We got them the same day from Meow Foundation. A buddy of mine volunteered there, and snuck us in for a tour. The idea was for them to meet there to see if they would get along, but what with a complication along the way, it didn't happen. Celina was quarantined while her stitches healed. The idea was, believe it or not, for her to be released back to the outside world. We never understood why. When we first saw them, her fur was plushy and perfect; you'd think she had just come from a pampering session. Curtis was in tougher shape, with some matted fur and cuts and scrapes.

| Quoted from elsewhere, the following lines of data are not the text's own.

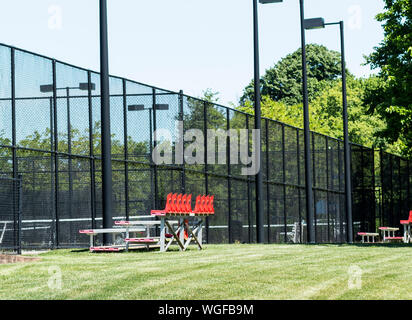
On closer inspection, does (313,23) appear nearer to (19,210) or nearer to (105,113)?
(105,113)

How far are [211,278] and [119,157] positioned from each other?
39.2 ft

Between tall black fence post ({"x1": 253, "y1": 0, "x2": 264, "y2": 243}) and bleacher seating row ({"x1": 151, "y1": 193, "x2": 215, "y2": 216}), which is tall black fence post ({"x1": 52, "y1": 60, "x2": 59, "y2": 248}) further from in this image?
tall black fence post ({"x1": 253, "y1": 0, "x2": 264, "y2": 243})

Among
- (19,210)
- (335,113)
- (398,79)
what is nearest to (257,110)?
(398,79)

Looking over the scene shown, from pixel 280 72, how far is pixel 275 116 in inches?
630

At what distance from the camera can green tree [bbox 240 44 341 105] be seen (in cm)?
8100

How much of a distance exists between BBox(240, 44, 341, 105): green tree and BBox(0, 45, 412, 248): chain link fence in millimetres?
44517

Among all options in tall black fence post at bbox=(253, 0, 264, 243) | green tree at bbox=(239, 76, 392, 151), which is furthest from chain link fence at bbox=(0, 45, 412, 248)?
green tree at bbox=(239, 76, 392, 151)

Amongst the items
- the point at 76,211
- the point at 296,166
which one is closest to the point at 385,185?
the point at 296,166

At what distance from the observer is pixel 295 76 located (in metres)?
82.1

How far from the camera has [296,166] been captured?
3606 centimetres

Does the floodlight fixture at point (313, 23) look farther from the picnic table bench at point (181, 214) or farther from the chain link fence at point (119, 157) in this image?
the picnic table bench at point (181, 214)

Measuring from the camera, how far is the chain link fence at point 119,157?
62.8 feet
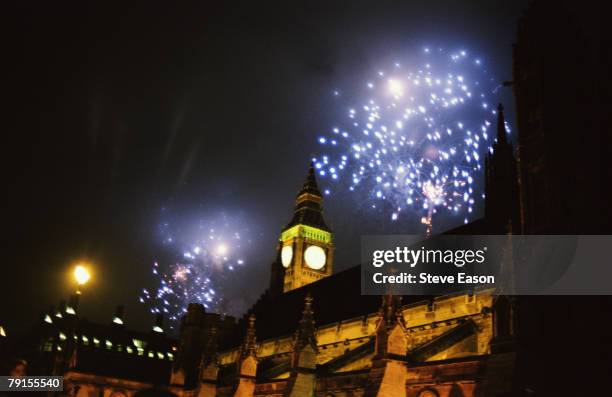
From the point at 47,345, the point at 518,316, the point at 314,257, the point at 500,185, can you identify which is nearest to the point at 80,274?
the point at 518,316

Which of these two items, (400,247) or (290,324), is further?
(290,324)

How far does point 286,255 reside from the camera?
238ft

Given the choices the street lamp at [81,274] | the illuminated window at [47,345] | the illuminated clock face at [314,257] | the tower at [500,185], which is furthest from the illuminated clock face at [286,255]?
the street lamp at [81,274]

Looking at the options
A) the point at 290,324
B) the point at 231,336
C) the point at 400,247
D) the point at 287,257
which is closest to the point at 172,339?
the point at 287,257

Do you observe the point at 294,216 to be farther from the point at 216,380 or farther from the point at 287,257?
the point at 216,380

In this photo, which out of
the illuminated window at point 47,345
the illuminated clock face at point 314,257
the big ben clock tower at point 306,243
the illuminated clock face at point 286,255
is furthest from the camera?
the illuminated window at point 47,345

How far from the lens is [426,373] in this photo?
75.7 ft

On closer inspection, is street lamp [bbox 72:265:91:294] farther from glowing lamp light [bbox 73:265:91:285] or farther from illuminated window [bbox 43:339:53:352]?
illuminated window [bbox 43:339:53:352]

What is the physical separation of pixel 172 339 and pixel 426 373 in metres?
80.4

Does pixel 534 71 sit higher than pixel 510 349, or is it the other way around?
pixel 534 71

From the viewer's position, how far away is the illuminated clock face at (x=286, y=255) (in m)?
71.3

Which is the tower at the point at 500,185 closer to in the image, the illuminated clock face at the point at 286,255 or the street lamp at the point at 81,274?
the street lamp at the point at 81,274

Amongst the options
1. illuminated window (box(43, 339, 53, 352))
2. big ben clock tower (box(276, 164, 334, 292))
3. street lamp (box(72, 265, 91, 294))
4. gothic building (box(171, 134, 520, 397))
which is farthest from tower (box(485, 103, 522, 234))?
illuminated window (box(43, 339, 53, 352))

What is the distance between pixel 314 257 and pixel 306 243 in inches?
76.6
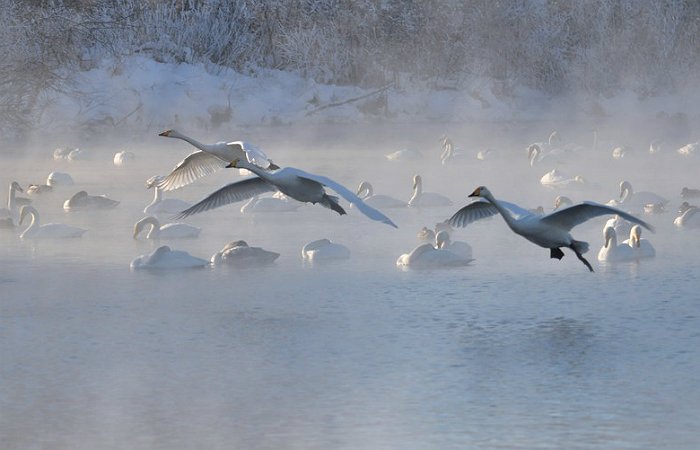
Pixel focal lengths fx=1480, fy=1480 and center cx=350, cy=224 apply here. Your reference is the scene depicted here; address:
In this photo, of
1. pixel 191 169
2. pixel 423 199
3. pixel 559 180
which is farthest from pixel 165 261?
pixel 559 180

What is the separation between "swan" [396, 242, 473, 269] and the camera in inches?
629

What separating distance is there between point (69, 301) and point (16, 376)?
3009mm

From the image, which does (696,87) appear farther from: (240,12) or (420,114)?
(240,12)

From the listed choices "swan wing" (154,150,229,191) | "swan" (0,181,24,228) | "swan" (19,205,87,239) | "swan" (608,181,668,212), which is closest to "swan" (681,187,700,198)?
"swan" (608,181,668,212)

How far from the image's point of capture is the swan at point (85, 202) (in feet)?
69.6

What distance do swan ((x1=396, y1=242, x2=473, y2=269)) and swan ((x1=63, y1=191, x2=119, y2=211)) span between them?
21.9 ft

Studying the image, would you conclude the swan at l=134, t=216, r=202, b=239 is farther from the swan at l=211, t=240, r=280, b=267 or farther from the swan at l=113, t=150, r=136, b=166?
the swan at l=113, t=150, r=136, b=166

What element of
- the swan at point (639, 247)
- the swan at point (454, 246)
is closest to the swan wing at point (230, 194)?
the swan at point (454, 246)

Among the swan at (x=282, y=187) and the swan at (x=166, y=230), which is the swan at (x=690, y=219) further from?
the swan at (x=282, y=187)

Our last adventure with bringing a cat home ended badly. I suppose I should begin at the beginning. Our first cat was Sebastian, a huge orange guy that was the terror of the cat neighbourhood. He regularly beat up other cats and chased dogs. We got him even before we moved into this house. Thorin lived with us for a while, but hated being kept in while Sebastian went out. He escaped one day and never came back. Nefertiti joined us. She was a tiny little scrap, utterly dominant. She regularly tried to take on Sebastian, but that just amused him. They got along quite well.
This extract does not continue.